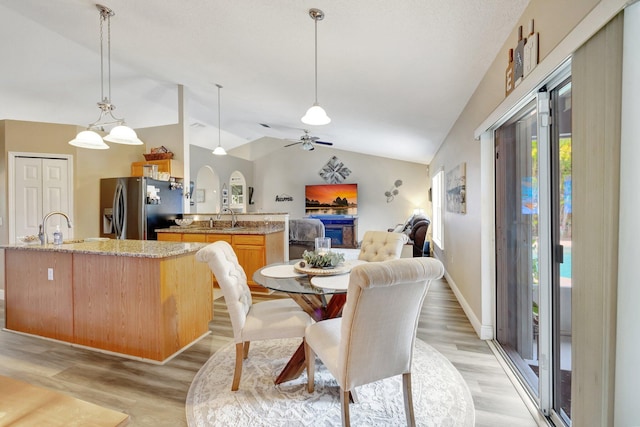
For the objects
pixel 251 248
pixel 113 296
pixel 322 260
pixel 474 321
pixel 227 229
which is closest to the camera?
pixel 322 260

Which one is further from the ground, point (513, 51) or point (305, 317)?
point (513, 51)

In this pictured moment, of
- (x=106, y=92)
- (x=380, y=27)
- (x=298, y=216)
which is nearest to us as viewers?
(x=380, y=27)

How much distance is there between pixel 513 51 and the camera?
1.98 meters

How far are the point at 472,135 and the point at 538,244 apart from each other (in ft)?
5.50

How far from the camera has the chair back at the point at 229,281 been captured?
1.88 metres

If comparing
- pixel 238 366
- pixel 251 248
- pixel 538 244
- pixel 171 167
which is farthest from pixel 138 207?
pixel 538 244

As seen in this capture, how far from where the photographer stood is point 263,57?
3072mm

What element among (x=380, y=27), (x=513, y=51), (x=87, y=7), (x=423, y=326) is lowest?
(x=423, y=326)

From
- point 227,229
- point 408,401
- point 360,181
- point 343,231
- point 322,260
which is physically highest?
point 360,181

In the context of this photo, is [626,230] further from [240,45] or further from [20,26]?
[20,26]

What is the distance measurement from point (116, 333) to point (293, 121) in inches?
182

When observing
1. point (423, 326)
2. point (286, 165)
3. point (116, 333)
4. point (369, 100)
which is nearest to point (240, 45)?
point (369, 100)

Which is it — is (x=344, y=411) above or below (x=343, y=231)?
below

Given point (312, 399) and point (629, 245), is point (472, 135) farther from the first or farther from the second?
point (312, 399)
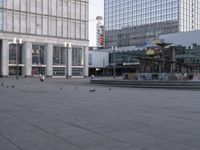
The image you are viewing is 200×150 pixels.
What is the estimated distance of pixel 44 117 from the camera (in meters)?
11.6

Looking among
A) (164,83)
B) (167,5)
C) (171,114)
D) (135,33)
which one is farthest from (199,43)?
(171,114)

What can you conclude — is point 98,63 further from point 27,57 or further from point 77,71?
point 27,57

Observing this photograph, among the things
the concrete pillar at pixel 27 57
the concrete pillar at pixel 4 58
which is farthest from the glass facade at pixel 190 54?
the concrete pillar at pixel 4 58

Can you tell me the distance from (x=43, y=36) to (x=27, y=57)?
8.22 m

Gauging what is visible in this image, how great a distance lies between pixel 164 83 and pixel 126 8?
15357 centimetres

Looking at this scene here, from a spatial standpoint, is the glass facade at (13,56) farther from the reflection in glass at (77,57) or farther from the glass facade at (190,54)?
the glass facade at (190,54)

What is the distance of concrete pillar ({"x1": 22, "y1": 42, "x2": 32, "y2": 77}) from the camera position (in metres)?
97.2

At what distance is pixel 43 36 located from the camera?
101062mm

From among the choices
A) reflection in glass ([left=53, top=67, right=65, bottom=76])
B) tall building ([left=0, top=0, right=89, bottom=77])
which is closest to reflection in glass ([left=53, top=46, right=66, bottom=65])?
§
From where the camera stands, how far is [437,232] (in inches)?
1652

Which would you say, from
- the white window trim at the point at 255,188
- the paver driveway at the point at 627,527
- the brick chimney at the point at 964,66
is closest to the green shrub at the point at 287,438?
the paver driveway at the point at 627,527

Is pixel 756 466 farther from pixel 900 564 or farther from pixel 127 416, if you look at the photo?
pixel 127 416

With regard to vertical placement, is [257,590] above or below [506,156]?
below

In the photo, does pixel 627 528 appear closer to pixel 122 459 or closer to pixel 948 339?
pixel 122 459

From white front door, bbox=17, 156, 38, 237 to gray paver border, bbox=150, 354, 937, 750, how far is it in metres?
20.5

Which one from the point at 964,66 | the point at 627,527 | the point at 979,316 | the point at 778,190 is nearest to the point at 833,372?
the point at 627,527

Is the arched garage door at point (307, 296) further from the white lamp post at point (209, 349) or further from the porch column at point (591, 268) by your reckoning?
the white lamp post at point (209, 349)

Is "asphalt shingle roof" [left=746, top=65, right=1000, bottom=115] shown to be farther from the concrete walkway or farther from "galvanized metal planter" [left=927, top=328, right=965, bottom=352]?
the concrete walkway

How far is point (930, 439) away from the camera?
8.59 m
§
* [Aim of the task]: Can you copy out the material from the line containing "Can you tell" through the line containing "15357 centimetres", keeping every line exactly as it appears?

* [Correct output]:
Can you tell me the distance from (x=43, y=36) to (x=27, y=57)?
8.22 m

Gauging what is visible in this image, how great a distance lies between pixel 164 83 and pixel 126 8?
15357 centimetres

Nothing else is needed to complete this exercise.